Firebox is about 2'x2'x2'.  Vertical is 7' from ground to top and 4' tall x 22" deep x 20" wide  with 3 shelves.  Needs some massaging to get closed but I can work on that.

Barrel part is 2' diameter x 3.5' length.

Has a firebox damper the complete bottom semicircle of the barrel.






Damper on the chimney too.






Here is where I need help.  It has been neglected and the grates are rusty.  What is the best way to clean so I can season them?

Vertical grates are not that bad.






Barrel grate are worse.  looks like it was used a a charcoal grill in the barrel.






Firebox grates do not need cleaning but are pretty stout. charcoal for size reference.






I read vinegar soak will get the rust off or should I just go to work with a wire brush/wire wheel?  Any other suggestions to bring the grates back to life?

Anyway, I have to clean out all the ashes.  Had to hook a rachet strap to a tree and wiggle to get the ash pan out.

Any advice would be great. Maybe a suggestion for heat resistant paint for when I get some rust off of the outside of the vertical door.

Thanks, John


----------



## NU2SMOKE (Jul 21, 2019)

Holy molly that is a beast of a cooker....cant wait to see the food coming off of that what you get it finished!!  Rust is one of those things that only elbow grease and determination is going to remove....but to have that smoker ....it is well worth it!


----------



## kruizer (Jul 21, 2019)

Look in to having the parts sand blasted and the paint as needed


----------



## nicefly (Jul 22, 2019)

kruzier that is a good idea.
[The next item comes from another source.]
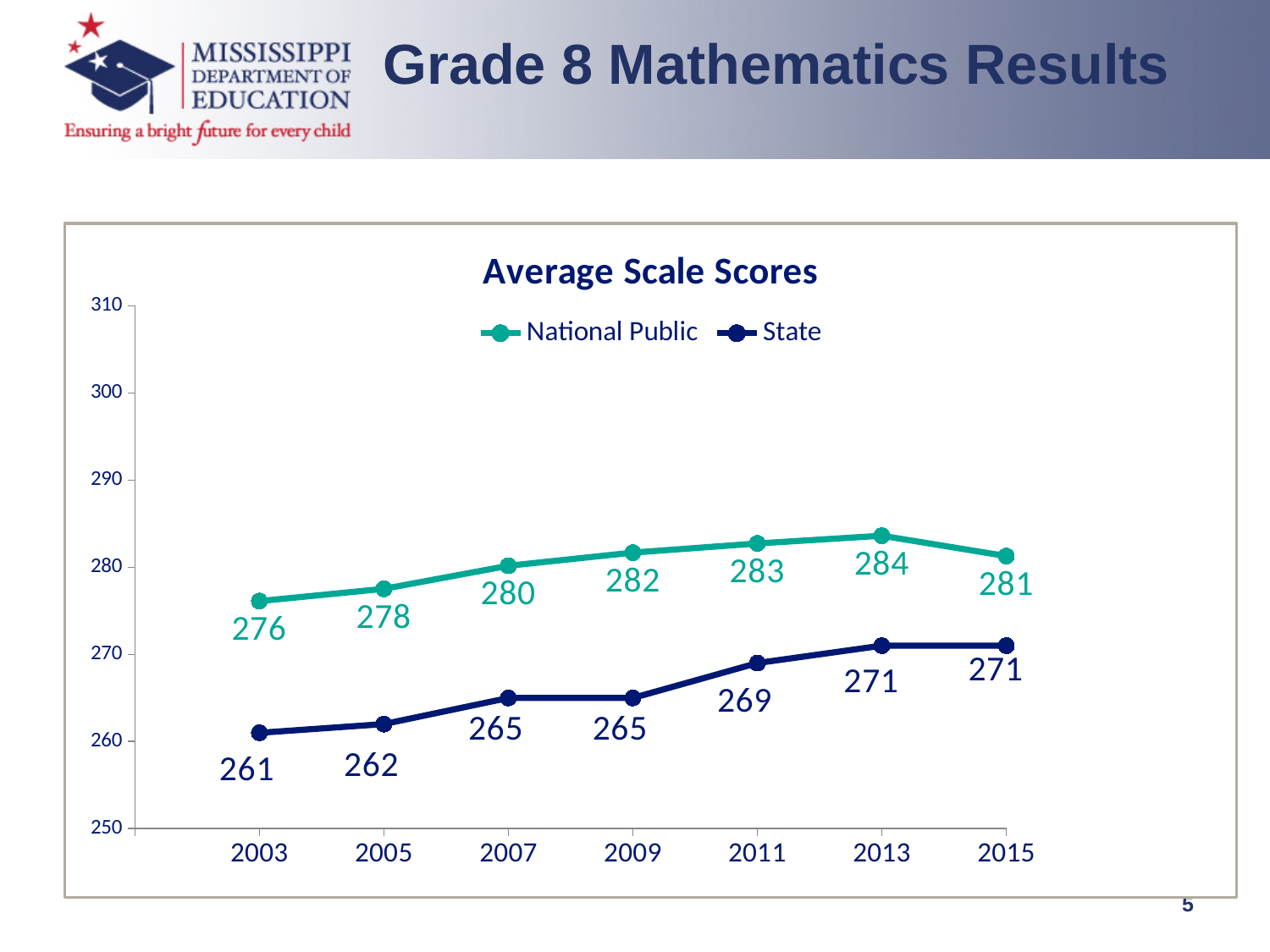
What is the National Public average scale score in 2009? 282 What is the title of the chart? Average Scale Scores Which is larger in 2007, the National Public score or the State score? National Public How many years are shown on the x axis? 7 By how much did the State score increase from 2003 to 2015? 10 Is the State score in 2013 greater or less than 280? less In which year is the State score lowest? 2003 What is the State average scale score in 2011? 269 What kind of chart is shown on the slide? line chart What is the difference between the National Public and State scores in 2015? 10 How many series does the legend list? 2 In which year is the National Public score highest? 2013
But the sandblasting shops were closed on a Sunday.
So I took Nu2smoke's advice and just went at it.  Used a wire wheel on my drill.

Cleaned all the grates then slathered them in Crisco.  Got a fire going.  It was alot of work but worth it I think.  Check out the side by side then the post seasoning pics.

I went to the store for the crisco, ribs were on sale so they will be the first smoke this weekend.  

Thanks for the motiviation!


----------



## NU2SMOKE (Jul 23, 2019)

WOW...That came out GRATE!!!....LOL 

Seriously though you did a fantastic job.  You are going to have fun with that monster of a cooker and I cant wait to see the fruits of your labor!!


----------